Screenshot of the pride-asap graphical user interface. (a) shows the list of annotated identifications (top) and the annotated spectrum for the currently selected peptide-to-spectrum match. Note the indication of the noise threshold as a blue shaded area. (b) shows the overview charts, that provide summary information on an experiment after annotation, including the distribution of unmodified, modified and unmatched identifications, the mass deltas, b- and y-ion coverages, and the fragment ion score distribution.

The pride-asap Java application is open source under the permissive Apache2 license. The Spring 3 framework is used for both for querying the PRIDE public MySQL instance as well as for dependency injection, thus making the application easily pluggable; all pipeline components are loosely coupled by means of interfaces and can thus be replaced at will. This is handled dynamically through two XML files, one for the GUI and the other for command line mode, allowing new implementations to be plugged in at load time.
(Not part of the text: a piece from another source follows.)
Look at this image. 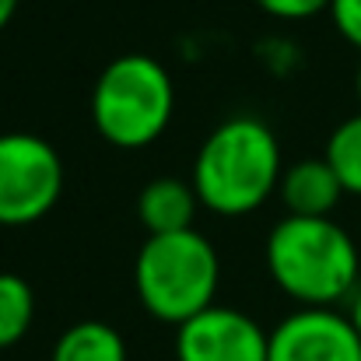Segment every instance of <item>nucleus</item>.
Here are the masks:
<instances>
[{"label": "nucleus", "instance_id": "1", "mask_svg": "<svg viewBox=\"0 0 361 361\" xmlns=\"http://www.w3.org/2000/svg\"><path fill=\"white\" fill-rule=\"evenodd\" d=\"M267 274L298 309H337L358 291L361 252L334 218H281L267 235Z\"/></svg>", "mask_w": 361, "mask_h": 361}, {"label": "nucleus", "instance_id": "2", "mask_svg": "<svg viewBox=\"0 0 361 361\" xmlns=\"http://www.w3.org/2000/svg\"><path fill=\"white\" fill-rule=\"evenodd\" d=\"M281 172L284 165L274 130L256 116H228L200 144L190 183L200 207L221 218H242L277 193Z\"/></svg>", "mask_w": 361, "mask_h": 361}, {"label": "nucleus", "instance_id": "3", "mask_svg": "<svg viewBox=\"0 0 361 361\" xmlns=\"http://www.w3.org/2000/svg\"><path fill=\"white\" fill-rule=\"evenodd\" d=\"M221 259L197 228L172 235H147L133 259V288L140 305L169 326H183L214 305Z\"/></svg>", "mask_w": 361, "mask_h": 361}, {"label": "nucleus", "instance_id": "4", "mask_svg": "<svg viewBox=\"0 0 361 361\" xmlns=\"http://www.w3.org/2000/svg\"><path fill=\"white\" fill-rule=\"evenodd\" d=\"M176 113L172 74L147 53H126L106 63L92 88V123L99 137L120 151L154 144Z\"/></svg>", "mask_w": 361, "mask_h": 361}, {"label": "nucleus", "instance_id": "5", "mask_svg": "<svg viewBox=\"0 0 361 361\" xmlns=\"http://www.w3.org/2000/svg\"><path fill=\"white\" fill-rule=\"evenodd\" d=\"M63 193L60 151L25 130L0 133V225L21 228L46 218Z\"/></svg>", "mask_w": 361, "mask_h": 361}, {"label": "nucleus", "instance_id": "6", "mask_svg": "<svg viewBox=\"0 0 361 361\" xmlns=\"http://www.w3.org/2000/svg\"><path fill=\"white\" fill-rule=\"evenodd\" d=\"M270 334L242 309L211 305L176 326V361H267Z\"/></svg>", "mask_w": 361, "mask_h": 361}, {"label": "nucleus", "instance_id": "7", "mask_svg": "<svg viewBox=\"0 0 361 361\" xmlns=\"http://www.w3.org/2000/svg\"><path fill=\"white\" fill-rule=\"evenodd\" d=\"M267 361H361V337L348 312L298 309L270 330Z\"/></svg>", "mask_w": 361, "mask_h": 361}, {"label": "nucleus", "instance_id": "8", "mask_svg": "<svg viewBox=\"0 0 361 361\" xmlns=\"http://www.w3.org/2000/svg\"><path fill=\"white\" fill-rule=\"evenodd\" d=\"M277 197L291 218H330L344 197V186L326 158H302L281 172Z\"/></svg>", "mask_w": 361, "mask_h": 361}, {"label": "nucleus", "instance_id": "9", "mask_svg": "<svg viewBox=\"0 0 361 361\" xmlns=\"http://www.w3.org/2000/svg\"><path fill=\"white\" fill-rule=\"evenodd\" d=\"M197 207H200V197H197L193 183H183L172 176L151 179L137 193V218L147 235L190 232L197 221Z\"/></svg>", "mask_w": 361, "mask_h": 361}, {"label": "nucleus", "instance_id": "10", "mask_svg": "<svg viewBox=\"0 0 361 361\" xmlns=\"http://www.w3.org/2000/svg\"><path fill=\"white\" fill-rule=\"evenodd\" d=\"M49 361H130V355L116 326L102 319H85L60 334Z\"/></svg>", "mask_w": 361, "mask_h": 361}, {"label": "nucleus", "instance_id": "11", "mask_svg": "<svg viewBox=\"0 0 361 361\" xmlns=\"http://www.w3.org/2000/svg\"><path fill=\"white\" fill-rule=\"evenodd\" d=\"M35 319V295L21 274L0 270V351L25 341Z\"/></svg>", "mask_w": 361, "mask_h": 361}, {"label": "nucleus", "instance_id": "12", "mask_svg": "<svg viewBox=\"0 0 361 361\" xmlns=\"http://www.w3.org/2000/svg\"><path fill=\"white\" fill-rule=\"evenodd\" d=\"M323 158L334 165V172H337V179H341V186H344V193L361 197V113L351 116V120H344L330 133Z\"/></svg>", "mask_w": 361, "mask_h": 361}, {"label": "nucleus", "instance_id": "13", "mask_svg": "<svg viewBox=\"0 0 361 361\" xmlns=\"http://www.w3.org/2000/svg\"><path fill=\"white\" fill-rule=\"evenodd\" d=\"M334 0H256L259 11H267L270 18H281V21H305V18H316L323 11H330Z\"/></svg>", "mask_w": 361, "mask_h": 361}, {"label": "nucleus", "instance_id": "14", "mask_svg": "<svg viewBox=\"0 0 361 361\" xmlns=\"http://www.w3.org/2000/svg\"><path fill=\"white\" fill-rule=\"evenodd\" d=\"M330 18H334L337 32L355 49H361V0H334L330 4Z\"/></svg>", "mask_w": 361, "mask_h": 361}, {"label": "nucleus", "instance_id": "15", "mask_svg": "<svg viewBox=\"0 0 361 361\" xmlns=\"http://www.w3.org/2000/svg\"><path fill=\"white\" fill-rule=\"evenodd\" d=\"M348 302H351V305H348V319H351L355 334L361 337V288L355 291V295H351V298H348Z\"/></svg>", "mask_w": 361, "mask_h": 361}, {"label": "nucleus", "instance_id": "16", "mask_svg": "<svg viewBox=\"0 0 361 361\" xmlns=\"http://www.w3.org/2000/svg\"><path fill=\"white\" fill-rule=\"evenodd\" d=\"M14 11H18V0H0V32H4V28L11 25Z\"/></svg>", "mask_w": 361, "mask_h": 361}, {"label": "nucleus", "instance_id": "17", "mask_svg": "<svg viewBox=\"0 0 361 361\" xmlns=\"http://www.w3.org/2000/svg\"><path fill=\"white\" fill-rule=\"evenodd\" d=\"M355 92H358V102H361V63H358V74H355Z\"/></svg>", "mask_w": 361, "mask_h": 361}]
</instances>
The pipeline has already been used in production in two recent studies [15] and [16], and has proven to be capable of automatically processing more than a thousand PRIDE experiments without issues. The pride-asap pipeline will also allow applications such as PRIDE Inspector to show uniform spectrum annotations across all PRIDE experiments, and to guarantee consistent visualization of protein and peptide identification data loaded from the standard mzIdentML [17] format, where the provision of fragment ion annotation is optional. It will also provide a solid basis on which to build an a posteriori quality control framework for the PRIDE database [18,19]. Additionally, the tool has now been included in the latest version of the PRIDE Inspector tool [11] (version 1.3.0) as well, where it can be used to retroactively annotate experiments from within PRIDE Inspector.

N.H. and J.A.V. are funded by the ‘ProteomeXchange’ project grant agreement number 260558, funded by the European Union 7th Framework Program. J.A.V. is also supported by the EU FP7 project ‘LipidomicNet’ [grant agreement number 202272]. F.R. is supported by the Wellcome Trust [grant number WT085949MA]. J.R. is funded by the Howard Hughes Medical Institute International Student Research Fellowship. H.B. is supported by the Research Council of Norway. L.M. acknowledges the support of Ghent University (Multidisciplinary Research Partnership “Bioinformatics: from nucleotides to networks”), and the PRIME-XS project, grant agreement number 262067 funded by the European Union 7th Framework Program.

The authors declare no conflict of interest.